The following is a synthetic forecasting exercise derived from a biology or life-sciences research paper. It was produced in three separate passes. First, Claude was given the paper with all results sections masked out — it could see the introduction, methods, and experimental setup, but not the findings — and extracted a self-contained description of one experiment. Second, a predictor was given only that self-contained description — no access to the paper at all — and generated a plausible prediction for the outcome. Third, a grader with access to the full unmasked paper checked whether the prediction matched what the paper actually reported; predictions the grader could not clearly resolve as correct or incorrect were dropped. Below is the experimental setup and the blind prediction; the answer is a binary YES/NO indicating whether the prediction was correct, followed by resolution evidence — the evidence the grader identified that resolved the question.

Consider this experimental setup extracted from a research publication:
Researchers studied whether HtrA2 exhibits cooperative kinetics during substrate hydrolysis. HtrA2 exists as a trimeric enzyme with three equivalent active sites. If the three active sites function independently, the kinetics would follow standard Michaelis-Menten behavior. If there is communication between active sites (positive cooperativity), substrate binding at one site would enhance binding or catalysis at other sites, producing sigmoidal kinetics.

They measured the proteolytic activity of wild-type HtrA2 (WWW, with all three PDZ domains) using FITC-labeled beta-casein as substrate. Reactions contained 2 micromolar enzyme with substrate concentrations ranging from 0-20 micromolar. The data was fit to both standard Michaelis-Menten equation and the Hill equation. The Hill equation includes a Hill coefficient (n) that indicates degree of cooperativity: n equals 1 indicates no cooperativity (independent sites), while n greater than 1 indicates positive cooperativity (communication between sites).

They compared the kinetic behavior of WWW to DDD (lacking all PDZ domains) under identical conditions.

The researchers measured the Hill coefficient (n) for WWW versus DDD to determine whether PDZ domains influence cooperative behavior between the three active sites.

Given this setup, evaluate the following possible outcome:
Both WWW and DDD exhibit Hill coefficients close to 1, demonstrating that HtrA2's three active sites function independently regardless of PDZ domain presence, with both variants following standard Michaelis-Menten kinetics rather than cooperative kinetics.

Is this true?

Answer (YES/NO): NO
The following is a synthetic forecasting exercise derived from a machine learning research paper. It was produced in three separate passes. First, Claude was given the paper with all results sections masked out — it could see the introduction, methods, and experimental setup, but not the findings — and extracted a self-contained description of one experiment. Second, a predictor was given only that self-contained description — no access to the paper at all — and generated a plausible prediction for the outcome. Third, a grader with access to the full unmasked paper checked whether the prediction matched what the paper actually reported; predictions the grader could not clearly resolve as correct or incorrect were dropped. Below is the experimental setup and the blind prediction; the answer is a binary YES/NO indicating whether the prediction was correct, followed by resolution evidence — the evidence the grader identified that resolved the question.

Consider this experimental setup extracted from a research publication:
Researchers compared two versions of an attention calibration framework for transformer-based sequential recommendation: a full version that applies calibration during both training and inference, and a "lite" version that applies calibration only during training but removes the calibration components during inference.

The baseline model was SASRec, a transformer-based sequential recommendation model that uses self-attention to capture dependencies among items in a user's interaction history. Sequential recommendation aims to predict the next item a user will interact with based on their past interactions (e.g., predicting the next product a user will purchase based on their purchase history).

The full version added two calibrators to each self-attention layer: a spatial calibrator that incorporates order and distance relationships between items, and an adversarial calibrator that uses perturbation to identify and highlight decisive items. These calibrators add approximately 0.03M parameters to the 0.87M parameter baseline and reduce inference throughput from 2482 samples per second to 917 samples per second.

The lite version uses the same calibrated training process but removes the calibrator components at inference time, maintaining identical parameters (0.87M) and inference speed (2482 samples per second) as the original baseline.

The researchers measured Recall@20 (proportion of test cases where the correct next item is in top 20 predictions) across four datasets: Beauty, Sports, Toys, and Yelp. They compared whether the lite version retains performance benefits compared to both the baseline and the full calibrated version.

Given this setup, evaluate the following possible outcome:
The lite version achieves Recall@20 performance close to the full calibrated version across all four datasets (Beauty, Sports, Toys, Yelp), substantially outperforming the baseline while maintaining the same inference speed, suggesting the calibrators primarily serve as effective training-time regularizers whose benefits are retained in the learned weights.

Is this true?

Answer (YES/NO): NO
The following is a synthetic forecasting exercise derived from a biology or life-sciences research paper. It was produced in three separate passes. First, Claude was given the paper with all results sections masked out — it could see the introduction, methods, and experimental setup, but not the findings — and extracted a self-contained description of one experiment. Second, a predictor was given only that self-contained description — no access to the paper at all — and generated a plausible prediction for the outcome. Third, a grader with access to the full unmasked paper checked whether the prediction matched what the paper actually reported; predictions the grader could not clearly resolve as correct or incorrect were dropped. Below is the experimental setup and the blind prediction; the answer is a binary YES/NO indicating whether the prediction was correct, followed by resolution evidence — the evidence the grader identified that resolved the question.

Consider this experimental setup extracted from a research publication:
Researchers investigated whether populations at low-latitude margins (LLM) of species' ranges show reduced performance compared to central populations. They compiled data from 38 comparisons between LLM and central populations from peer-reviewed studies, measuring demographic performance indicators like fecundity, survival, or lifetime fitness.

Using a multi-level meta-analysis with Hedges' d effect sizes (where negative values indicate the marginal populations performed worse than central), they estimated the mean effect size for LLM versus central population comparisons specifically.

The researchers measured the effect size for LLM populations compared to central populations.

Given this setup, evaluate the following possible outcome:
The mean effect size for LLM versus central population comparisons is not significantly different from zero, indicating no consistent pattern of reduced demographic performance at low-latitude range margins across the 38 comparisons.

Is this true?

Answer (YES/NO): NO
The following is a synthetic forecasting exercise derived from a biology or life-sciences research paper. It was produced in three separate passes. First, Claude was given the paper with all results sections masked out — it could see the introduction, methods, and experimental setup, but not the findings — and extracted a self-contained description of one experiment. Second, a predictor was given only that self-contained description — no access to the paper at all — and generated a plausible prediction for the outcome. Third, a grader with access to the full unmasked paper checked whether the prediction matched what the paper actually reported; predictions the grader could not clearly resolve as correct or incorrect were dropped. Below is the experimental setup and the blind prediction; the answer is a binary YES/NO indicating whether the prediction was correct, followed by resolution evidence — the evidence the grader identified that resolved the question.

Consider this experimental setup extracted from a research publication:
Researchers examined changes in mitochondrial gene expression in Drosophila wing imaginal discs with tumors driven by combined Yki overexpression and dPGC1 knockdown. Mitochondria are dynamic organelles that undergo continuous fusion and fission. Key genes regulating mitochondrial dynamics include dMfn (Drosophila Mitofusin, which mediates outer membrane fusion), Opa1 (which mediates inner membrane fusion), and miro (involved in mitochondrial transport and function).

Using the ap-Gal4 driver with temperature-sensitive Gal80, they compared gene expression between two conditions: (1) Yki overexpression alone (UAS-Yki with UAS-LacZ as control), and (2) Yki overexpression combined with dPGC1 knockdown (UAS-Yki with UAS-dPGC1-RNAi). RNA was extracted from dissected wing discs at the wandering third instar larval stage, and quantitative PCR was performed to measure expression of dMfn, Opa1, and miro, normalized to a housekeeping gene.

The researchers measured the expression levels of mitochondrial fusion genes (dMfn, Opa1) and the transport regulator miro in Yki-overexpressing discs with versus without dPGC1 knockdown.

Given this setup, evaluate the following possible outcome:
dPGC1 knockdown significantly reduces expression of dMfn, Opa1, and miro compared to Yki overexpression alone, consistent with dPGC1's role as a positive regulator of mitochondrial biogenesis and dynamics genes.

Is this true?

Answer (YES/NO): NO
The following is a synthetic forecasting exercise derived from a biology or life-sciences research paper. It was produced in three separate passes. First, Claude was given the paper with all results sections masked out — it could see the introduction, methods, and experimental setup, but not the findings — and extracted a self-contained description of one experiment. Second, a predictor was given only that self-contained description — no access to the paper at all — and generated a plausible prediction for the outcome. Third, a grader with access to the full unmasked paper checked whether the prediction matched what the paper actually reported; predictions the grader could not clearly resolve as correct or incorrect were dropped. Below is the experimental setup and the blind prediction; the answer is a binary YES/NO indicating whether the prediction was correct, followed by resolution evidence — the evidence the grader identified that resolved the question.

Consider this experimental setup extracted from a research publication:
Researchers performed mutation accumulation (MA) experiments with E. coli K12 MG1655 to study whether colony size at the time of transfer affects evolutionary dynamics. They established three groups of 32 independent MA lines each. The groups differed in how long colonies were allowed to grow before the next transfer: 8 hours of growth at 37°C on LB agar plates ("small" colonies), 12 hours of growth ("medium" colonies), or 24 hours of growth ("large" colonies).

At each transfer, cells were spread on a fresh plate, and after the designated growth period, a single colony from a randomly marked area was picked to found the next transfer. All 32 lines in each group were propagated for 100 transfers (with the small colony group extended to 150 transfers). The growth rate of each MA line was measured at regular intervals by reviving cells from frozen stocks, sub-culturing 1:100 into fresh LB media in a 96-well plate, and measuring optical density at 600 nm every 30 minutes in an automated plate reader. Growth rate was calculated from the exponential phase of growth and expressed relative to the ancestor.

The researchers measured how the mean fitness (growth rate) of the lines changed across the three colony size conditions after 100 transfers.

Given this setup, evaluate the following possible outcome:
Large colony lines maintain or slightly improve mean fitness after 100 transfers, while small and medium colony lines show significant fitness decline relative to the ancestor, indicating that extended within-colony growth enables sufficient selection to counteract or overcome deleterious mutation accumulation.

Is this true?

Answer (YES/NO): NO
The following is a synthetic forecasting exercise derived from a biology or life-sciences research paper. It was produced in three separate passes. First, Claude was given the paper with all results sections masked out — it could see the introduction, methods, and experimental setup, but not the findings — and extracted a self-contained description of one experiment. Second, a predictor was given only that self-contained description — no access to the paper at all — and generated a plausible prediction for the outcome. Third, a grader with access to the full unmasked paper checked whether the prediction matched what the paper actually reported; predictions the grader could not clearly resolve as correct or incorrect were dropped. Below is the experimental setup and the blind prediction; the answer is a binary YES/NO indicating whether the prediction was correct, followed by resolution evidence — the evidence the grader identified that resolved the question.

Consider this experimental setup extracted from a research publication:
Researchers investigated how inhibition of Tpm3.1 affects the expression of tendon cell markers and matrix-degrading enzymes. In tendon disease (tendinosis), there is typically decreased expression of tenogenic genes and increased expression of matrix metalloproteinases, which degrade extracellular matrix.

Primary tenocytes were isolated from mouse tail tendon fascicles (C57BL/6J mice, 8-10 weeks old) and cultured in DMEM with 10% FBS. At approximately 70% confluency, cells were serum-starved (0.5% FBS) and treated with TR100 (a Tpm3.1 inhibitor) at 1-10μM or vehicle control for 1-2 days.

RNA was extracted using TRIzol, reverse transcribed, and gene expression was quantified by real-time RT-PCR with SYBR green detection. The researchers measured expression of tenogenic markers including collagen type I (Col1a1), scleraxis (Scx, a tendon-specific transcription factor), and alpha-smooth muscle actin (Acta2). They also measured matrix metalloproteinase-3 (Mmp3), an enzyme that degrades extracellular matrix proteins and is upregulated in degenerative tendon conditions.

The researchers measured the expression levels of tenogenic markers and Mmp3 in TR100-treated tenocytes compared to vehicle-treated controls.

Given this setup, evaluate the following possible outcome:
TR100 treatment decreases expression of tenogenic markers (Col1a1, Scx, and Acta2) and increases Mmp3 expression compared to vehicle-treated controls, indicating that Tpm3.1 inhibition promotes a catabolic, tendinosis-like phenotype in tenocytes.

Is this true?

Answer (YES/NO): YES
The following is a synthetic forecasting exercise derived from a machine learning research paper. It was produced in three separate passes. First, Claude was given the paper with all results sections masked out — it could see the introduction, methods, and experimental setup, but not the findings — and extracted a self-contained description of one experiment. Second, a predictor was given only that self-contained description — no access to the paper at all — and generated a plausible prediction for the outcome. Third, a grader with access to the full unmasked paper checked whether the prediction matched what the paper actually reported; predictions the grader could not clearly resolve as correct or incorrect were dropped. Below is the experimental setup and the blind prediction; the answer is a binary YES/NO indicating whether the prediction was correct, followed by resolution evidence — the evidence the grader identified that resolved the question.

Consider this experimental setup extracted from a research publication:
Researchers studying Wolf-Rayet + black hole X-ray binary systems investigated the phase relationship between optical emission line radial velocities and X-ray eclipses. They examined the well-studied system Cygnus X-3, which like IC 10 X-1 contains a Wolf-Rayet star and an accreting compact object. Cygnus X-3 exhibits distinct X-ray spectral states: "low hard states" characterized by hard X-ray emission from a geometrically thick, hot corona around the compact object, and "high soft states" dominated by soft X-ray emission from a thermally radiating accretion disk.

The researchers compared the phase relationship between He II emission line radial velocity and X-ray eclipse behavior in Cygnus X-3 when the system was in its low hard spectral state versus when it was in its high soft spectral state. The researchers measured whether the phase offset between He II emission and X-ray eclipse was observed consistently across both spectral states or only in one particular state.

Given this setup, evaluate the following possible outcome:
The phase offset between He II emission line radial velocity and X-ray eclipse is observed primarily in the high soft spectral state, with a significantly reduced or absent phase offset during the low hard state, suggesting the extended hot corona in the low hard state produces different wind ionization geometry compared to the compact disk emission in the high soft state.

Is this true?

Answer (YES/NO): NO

:::

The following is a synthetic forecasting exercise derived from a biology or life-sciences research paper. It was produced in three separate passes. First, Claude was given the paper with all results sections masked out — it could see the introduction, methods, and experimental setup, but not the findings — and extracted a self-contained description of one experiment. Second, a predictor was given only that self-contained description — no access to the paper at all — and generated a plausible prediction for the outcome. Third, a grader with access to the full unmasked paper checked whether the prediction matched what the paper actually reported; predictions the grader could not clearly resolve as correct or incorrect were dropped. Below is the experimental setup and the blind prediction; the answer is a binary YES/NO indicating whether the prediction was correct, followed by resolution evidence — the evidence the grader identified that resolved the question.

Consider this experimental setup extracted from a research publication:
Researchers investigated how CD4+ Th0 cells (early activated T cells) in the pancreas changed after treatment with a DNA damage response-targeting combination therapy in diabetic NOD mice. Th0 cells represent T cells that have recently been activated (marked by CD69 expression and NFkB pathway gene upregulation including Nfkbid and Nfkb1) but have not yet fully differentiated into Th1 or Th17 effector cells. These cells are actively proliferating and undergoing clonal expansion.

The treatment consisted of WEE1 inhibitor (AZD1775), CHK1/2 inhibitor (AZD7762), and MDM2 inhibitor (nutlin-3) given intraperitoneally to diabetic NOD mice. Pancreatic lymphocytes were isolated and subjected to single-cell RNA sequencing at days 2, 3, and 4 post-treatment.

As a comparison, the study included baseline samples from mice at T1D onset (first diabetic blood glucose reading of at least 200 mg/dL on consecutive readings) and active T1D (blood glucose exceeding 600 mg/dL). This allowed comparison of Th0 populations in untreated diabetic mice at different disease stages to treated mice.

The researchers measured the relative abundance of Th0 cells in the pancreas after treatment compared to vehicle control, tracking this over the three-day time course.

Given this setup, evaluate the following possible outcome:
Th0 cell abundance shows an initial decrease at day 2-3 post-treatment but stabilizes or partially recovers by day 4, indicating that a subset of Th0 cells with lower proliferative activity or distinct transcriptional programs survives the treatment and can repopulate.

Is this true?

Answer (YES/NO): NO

:::

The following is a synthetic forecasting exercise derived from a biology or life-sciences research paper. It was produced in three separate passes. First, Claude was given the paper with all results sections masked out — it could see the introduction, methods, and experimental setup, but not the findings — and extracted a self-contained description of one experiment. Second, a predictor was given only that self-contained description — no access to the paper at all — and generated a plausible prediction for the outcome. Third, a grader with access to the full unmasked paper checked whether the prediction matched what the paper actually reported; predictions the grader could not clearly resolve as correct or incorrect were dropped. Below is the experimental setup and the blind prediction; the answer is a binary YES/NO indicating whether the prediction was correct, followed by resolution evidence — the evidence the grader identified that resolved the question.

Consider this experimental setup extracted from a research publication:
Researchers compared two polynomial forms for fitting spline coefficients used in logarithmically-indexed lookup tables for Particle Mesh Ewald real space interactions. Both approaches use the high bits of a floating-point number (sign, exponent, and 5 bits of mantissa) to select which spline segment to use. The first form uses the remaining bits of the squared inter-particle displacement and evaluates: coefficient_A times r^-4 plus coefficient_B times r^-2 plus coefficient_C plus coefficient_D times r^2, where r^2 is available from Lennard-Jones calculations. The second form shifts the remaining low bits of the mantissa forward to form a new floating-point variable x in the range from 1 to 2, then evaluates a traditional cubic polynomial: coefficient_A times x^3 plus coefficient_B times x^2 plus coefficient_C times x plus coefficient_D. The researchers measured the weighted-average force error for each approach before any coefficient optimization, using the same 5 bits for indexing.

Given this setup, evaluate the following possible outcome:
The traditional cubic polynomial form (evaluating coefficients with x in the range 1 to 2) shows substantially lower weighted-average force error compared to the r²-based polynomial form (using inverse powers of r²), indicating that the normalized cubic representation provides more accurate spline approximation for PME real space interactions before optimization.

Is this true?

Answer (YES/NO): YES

:::

◆ **EXERCISE PROMPT**
Take every line above that includes the string "fusion" and return it.

◆ **TASK RESULT**
Researchers examined changes in mitochondrial gene expression in Drosophila wing imaginal discs with tumors driven by combined Yki overexpression and dPGC1 knockdown. Mitochondria are dynamic organelles that undergo continuous fusion and fission. Key genes regulating mitochondrial dynamics include dMfn (Drosophila Mitofusin, which mediates outer membrane fusion), Opa1 (which mediates inner membrane fusion), and miro (involved in mitochondrial transport and function).
The researchers measured the expression levels of mitochondrial fusion genes (dMfn, Opa1) and the transport regulator miro in Yki-overexpressing discs with versus without dPGC1 knockdown.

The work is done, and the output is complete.